Pictorial aphasia or the insistence on the blindness of words

for Spanish version

María de Mater O'Neill
November 23-25, 2004*
Art Premium Magazine, Vol.2-núm.10, September-October, San Juan, 2005.

"I think a well made painting irradiates, extends dimensions and gives them an ineffable space. This is very important, even though painters often ignore it. As a consumer of painting, as a painter, I believe that our great role is precisely to contribute the space that may be ineffable." [1]

I believe that painting is not defined by its materials or its properties as an object; it is defined by acts of speech. Therefore what is determined to be a painting (or not) is defined within the assertive enunciation. Its pictorial state resides within its meaning, such as letters in a word.

Roland Barthes acknowledged that the presence of meaning in the image is more imperative and immediate than in the written word. Language then, as I consider it here, goes beyond what we understand as an issue of words and falls into the nomad territories of discourse. I do not wish to say that painting is intent on being a system of meanings, where its function is to enunciate a message. Painting can be, and that is often what is desirable, an experience that adds to the personal history of the reader/spectator. It shifts from object to memory. The fact that it may be granted a meaning, immediately or after a while, does not rule out the possibility that even if discursive, it may still remain an image (what it was a priori). In the history of the alphabet we find that the ancestors of words are drawings. Many of these images were haptic and favored the sense of touch over that of sight; 19th century Braille became such an alphabet.

"Language speaks through us instead of us speaking through language."[2]

Language is not natural, it is a system created in relation to what lies beyond our bodies. That sense of being and consciousness is acquired by our organic reality and, at the same time, that corporeality is the vehicle of an understanding of the world (that which lies outside of us). Did "verb become man" or is it "made in its image and likeness"? The relationship between language and image is a complex game of musical chairs in which there is no clear complement, opposition or codependency. The obvious references -Pollock's "I am nature" and Cézanne's "painting is nature"-are performative enunciations of being. They are discourses which reside somewhat outside of language and are closer to action than to enunciation.

Words enshroud the myth of precision but we know that words unto themselves are inconsistent with this promise. I say this in reference to what Derrida calls the "landscape of meaning": words contain vestiges of meaning from other words. Words are plural. Their counterpart here being color, in its unfocused quality and in no relation to its presupposed messages. Words and color are both unstable by nature, that is their strength, and they seduce because they can be deceiving in their ambiguity. Here we demonstrate what has been said: the deception never takes place because we participate and desire the unfocused act, because there is an understanding that there never was a commitment to what lies on the surface.
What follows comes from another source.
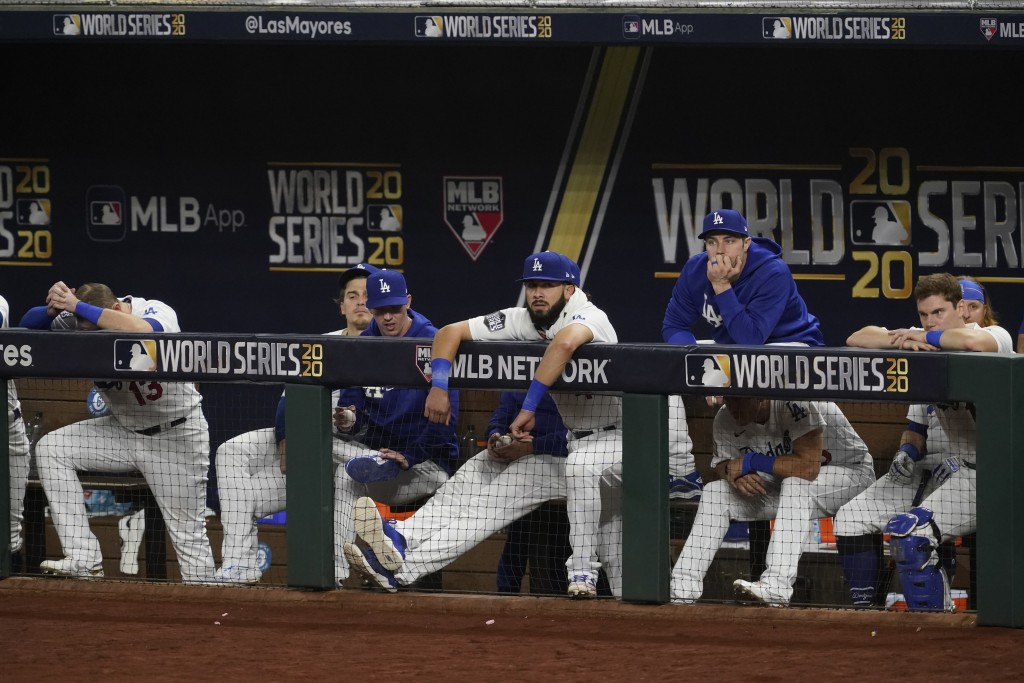 Members of the Los Angeles Dodgers watch during the seventh inning in Game 2 of the baseball World Series against the Tampa Bay Rays Wednesday, Oct. 2...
"The fact that you don't see it doesn't mean it isn't there."

I associate painting with action and distance it from speech but Cézanne baffles me when he writes to a friend a year before his death to tell him "I owe the truth in painting and I will tell it."[3] I understand that "I owe" is a promise, an act of speech that Derrida terms "performative,"[4] and that truth and painting are the same thing[5] as are God and liberty. Nevertheless, the "performative" act of saying "I will tell it", this way of speaking using the power of discourse, seems untranslatable to me. A painter doesn't say "I will paint it" but promises to act within language. It is strange that Cézanne, who resisted mediation and whose vision lies precisely in his refusal of a system of representation, would use the same system to enunciate an action. Could it be that the apparent contradiction disappears when we understand that "I will paint it" would be representing nature? Cézanne simultaneously performs and describes an action[6] without granting it a truth value[7].

Color, like the scream, may become a coded system but not unto themselves, since neither is language. This is precisely why a part of teaching painting in art school has to do with how to educate an artist in the long and complex painterly tradition of transforming expression into language and, therefore, accomplish the desirable message.

Some theoreticians have traditionally assigned color, gesture, scream and posture, among other bodily expressions, to the right brain hemisphere and as interlocutors of what we receive from the nervous system. On the other hand, language (and the line, the brushstroke-- its counterparts in painting), which is also learned, is assigned to the left hemisphere of the brain. I consider both to be learned behavior because what we receive as knowledge through our bodies is a part of the reflection produced on par with being in life and in the world.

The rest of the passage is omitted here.